Un viejo enemigo

Texto de Diego Gutiérrez ( djegogutjerrez)

Ilustración de acid_0N

Uno de abril del I año triunfal

—Doctor, ¿estás bien?

La voz de Jamie sonaba lejana, apagada, y tardó en llegar al cerebro del alienígena mucho más que a sus oídos.

—Podría decirse que sí —respondió el Doctor, aunque su voz no mostraba mucha seguridad—, todo lo bien que se puede estar después de haber vivido en un mundo de ficción, al menos.

La TARDIS acababa de reaparecer, después de haber sido completamente destruida, y…

—¡Doctor! —dijo Zoe, alarmada, mirando a su alrededor.

A pesar de la horrible migraña que lo atenazaba, el Doctor se dirigió a ella, preocupado.

—El hombre, el señor que estaba con nosotros… —comenzó a decir la joven científica, asustada.

—El escritor está de vuelta en su casa, en 1926 —dijo él, ofuscado aún, pero sabiendo que era cierto—. Llegó al País de la Ficción por otro medio, por eso no está aquí con nosotros.

El silencio se impuso, y el Doctor trató de alejar de su mente las sensaciones que aún le perseguían. Cerró los ojos y, por fin, el olor a col hervida y perro mojado se fue desvaneciendo. ¡Qué horrible lugar! Sin embargo, el dolor que le atenazaba la mente no parecía irse. ¿Ese era el precio de usar su cerebro en aquella máquina, en aquel ordenador invasivo? El dolor parecía provenir de murmullos.

—Pero… ¿Dónde es aquí? —preguntó Jamie.

Estaban en la TARDIS, eso estaba claro, por lo que al Doctor le pareció una pregunta estúpida por parte del escocés.

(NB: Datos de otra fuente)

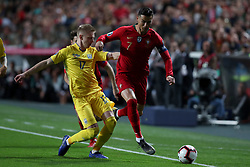 March 22, 2019 - Lisbon, Portugal - Portugal's forward Cristiano Ronaldo vies with Ukraine's midfielder Oleksandr Zinchenko during the UEFA EURO 2020 group B qualifying football match Portugal vs Ukraine, at the Luz Stadium in Lisbon, Portugal, on March 22, 2019. (Credit Image: © Pedro Fiuza/ZUMA Wire)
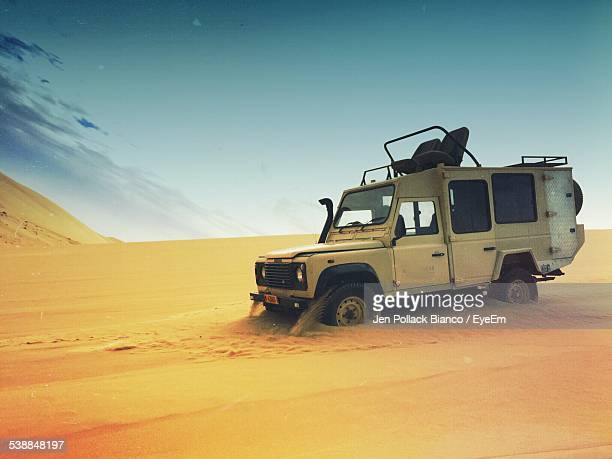 Sports Utility Vehicle On Desert Against Sky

Abrió la boca y una sensación de urgencia le calló en el instante. Como si una de las voces le recordara algo. La TARDIS se había reconstruido, sí, pero el lugar en el que estaba justo antes era… Calor, urgencia, peligro.

Zoe fue más rápida que él, y conectó la televisión. En lugar de verse el río de lava que fluía por el inconsciente del Doctor, apareció una sala sobriamente decorada. Los tres respiraron con alivio.

—¿Deberíamos salir a ver dónde estamos? —preguntó Zoe, insegura.

Ella dudaría de la seguridad de la nave después de la última jugarreta, pero él confiaba plenamente en la TARDIS… Aunque nada le aseguraba que aquello podría ser un aterrizaje de emergencia elegido al azar.

Abrió la puerta de madera y salió lentamente, con cuidado, con sus dos acompañantes tras él.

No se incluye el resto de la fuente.